**** RECORD EXTRACTS ****

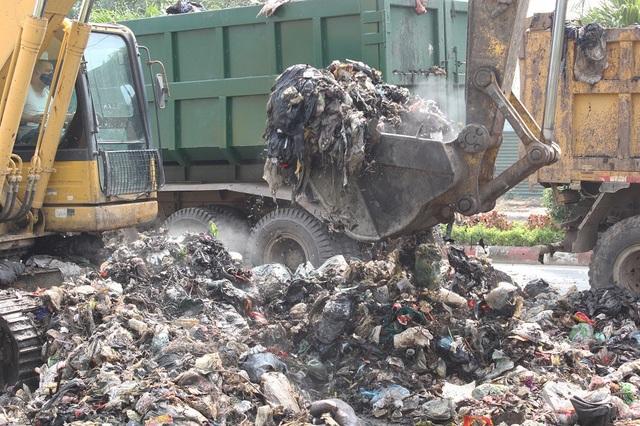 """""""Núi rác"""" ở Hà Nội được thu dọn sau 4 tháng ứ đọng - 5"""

****
**** RECORD EXTRACTS ****

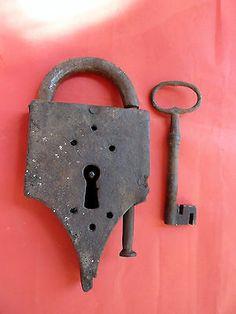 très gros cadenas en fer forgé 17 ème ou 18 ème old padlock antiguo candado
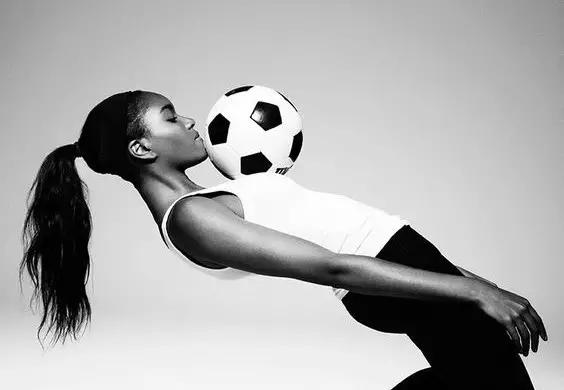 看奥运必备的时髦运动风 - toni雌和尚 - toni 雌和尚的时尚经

****
**** RECORD EXTRACTS ****

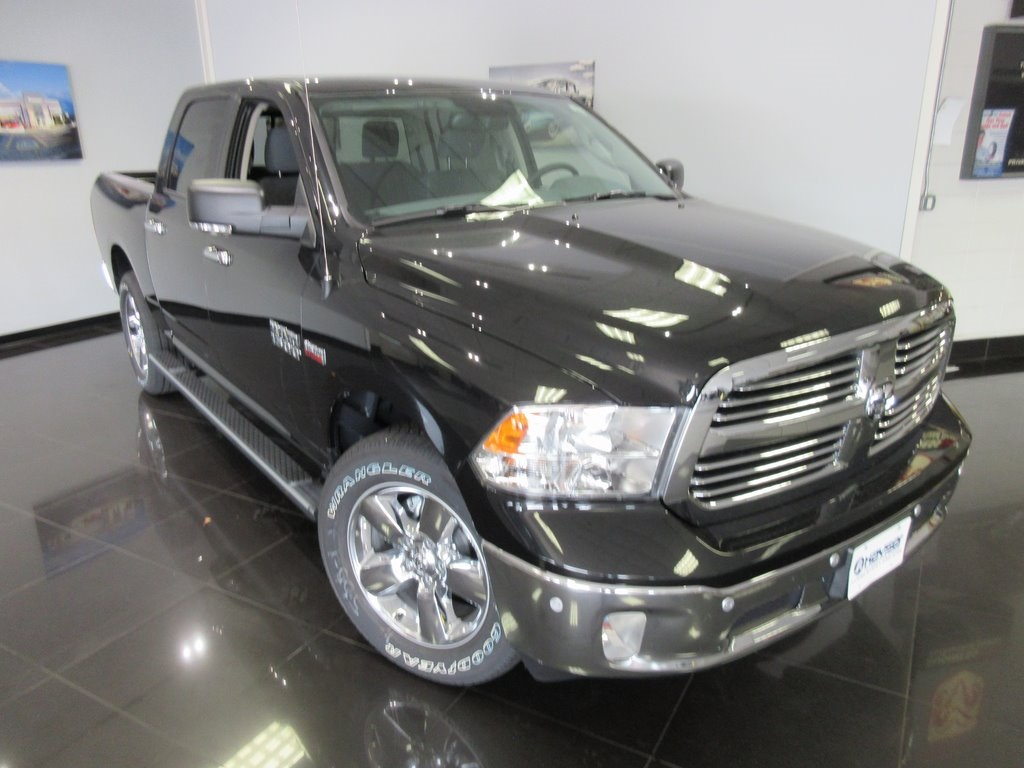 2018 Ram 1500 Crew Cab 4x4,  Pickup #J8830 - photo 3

****

TASK REQUIREMENTS:
Each line between the one holding "très gros cadenas" and the one holding "看奥运必备的时髦运动风 - toni雌和尚 - toni 雌和尚的时尚经", inclusive, should be copied exactly as it appears above, and pictures should be omitted.

REPLY TO THE EXERCISE:
 très gros cadenas en fer forgé 17 ème ou 18 ème old padlock antiguo candado
 看奥运必备的时髦运动风 - toni雌和尚 - toni 雌和尚的时尚经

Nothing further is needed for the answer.